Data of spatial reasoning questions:
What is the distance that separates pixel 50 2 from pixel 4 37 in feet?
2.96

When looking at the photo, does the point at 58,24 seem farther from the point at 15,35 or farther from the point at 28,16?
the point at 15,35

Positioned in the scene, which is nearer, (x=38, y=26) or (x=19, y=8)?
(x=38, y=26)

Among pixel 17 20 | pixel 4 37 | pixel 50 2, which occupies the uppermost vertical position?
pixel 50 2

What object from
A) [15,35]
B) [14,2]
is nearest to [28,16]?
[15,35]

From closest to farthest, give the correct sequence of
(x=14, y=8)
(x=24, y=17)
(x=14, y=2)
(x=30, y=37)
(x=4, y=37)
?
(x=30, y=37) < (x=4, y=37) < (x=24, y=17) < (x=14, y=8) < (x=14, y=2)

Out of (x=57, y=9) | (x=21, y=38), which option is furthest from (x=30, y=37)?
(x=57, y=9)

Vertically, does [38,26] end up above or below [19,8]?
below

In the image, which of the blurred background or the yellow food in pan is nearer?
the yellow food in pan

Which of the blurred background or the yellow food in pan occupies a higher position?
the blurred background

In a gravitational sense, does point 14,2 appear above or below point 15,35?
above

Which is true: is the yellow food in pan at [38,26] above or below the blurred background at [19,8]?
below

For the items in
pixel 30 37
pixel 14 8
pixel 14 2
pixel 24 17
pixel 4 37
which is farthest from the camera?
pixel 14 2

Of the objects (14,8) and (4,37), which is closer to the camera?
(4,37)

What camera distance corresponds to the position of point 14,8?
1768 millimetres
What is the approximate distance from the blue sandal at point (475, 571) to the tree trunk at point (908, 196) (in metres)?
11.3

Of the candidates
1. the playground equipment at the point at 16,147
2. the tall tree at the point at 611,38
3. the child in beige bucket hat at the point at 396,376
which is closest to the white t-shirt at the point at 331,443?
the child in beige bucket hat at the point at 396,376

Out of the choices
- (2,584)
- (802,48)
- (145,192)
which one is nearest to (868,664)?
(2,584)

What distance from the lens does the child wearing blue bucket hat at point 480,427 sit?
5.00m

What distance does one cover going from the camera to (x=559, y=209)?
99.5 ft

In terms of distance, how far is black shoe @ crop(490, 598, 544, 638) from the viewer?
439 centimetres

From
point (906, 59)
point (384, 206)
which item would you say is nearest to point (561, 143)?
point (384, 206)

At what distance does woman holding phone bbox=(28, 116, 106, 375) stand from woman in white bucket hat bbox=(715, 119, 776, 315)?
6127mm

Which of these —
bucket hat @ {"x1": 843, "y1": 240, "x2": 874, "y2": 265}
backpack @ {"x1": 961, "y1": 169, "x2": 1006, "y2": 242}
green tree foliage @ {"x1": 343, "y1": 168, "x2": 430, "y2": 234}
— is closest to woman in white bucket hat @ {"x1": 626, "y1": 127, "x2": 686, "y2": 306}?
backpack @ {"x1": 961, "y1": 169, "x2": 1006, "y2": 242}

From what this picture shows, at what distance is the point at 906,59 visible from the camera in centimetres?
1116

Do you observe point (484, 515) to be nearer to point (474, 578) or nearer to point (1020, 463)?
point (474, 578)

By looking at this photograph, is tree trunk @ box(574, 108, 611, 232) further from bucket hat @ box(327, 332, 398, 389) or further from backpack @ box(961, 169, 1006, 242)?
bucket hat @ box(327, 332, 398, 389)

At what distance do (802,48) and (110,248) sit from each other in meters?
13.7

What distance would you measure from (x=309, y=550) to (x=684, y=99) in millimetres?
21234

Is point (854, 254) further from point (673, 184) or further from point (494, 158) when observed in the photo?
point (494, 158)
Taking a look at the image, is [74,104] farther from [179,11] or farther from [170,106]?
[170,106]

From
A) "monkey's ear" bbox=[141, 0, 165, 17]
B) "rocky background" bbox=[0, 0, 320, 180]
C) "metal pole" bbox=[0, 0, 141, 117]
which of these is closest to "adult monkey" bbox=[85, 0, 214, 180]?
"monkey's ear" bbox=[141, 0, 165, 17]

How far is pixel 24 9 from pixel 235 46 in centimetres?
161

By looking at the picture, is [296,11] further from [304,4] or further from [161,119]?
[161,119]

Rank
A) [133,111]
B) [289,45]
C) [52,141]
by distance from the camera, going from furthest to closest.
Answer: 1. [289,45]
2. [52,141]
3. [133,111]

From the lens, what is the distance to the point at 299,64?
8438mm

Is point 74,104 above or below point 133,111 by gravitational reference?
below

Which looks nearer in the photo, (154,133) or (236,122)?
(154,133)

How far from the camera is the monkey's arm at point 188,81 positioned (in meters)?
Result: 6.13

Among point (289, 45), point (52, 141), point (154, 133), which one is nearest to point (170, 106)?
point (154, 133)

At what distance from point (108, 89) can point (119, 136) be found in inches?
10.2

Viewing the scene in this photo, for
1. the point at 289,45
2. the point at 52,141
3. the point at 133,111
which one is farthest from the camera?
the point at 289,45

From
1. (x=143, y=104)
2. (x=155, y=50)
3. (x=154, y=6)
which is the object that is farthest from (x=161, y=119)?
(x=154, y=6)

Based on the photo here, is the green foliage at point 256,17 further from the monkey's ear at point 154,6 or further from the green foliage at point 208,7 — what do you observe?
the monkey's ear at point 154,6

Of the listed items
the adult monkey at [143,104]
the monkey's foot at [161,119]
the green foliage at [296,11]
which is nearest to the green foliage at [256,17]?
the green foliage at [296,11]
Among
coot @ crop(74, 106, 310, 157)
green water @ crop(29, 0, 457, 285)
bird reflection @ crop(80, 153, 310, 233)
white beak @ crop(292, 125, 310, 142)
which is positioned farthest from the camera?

» **Short problem**: Report each line of the data above that contains the word "blurred", copying every such line in full.

» **Response**:
In the image, which of the blurred background or the yellow food in pan is nearer?
Which of the blurred background or the yellow food in pan occupies a higher position?
the blurred background
Which is true: is the yellow food in pan at [38,26] above or below the blurred background at [19,8]?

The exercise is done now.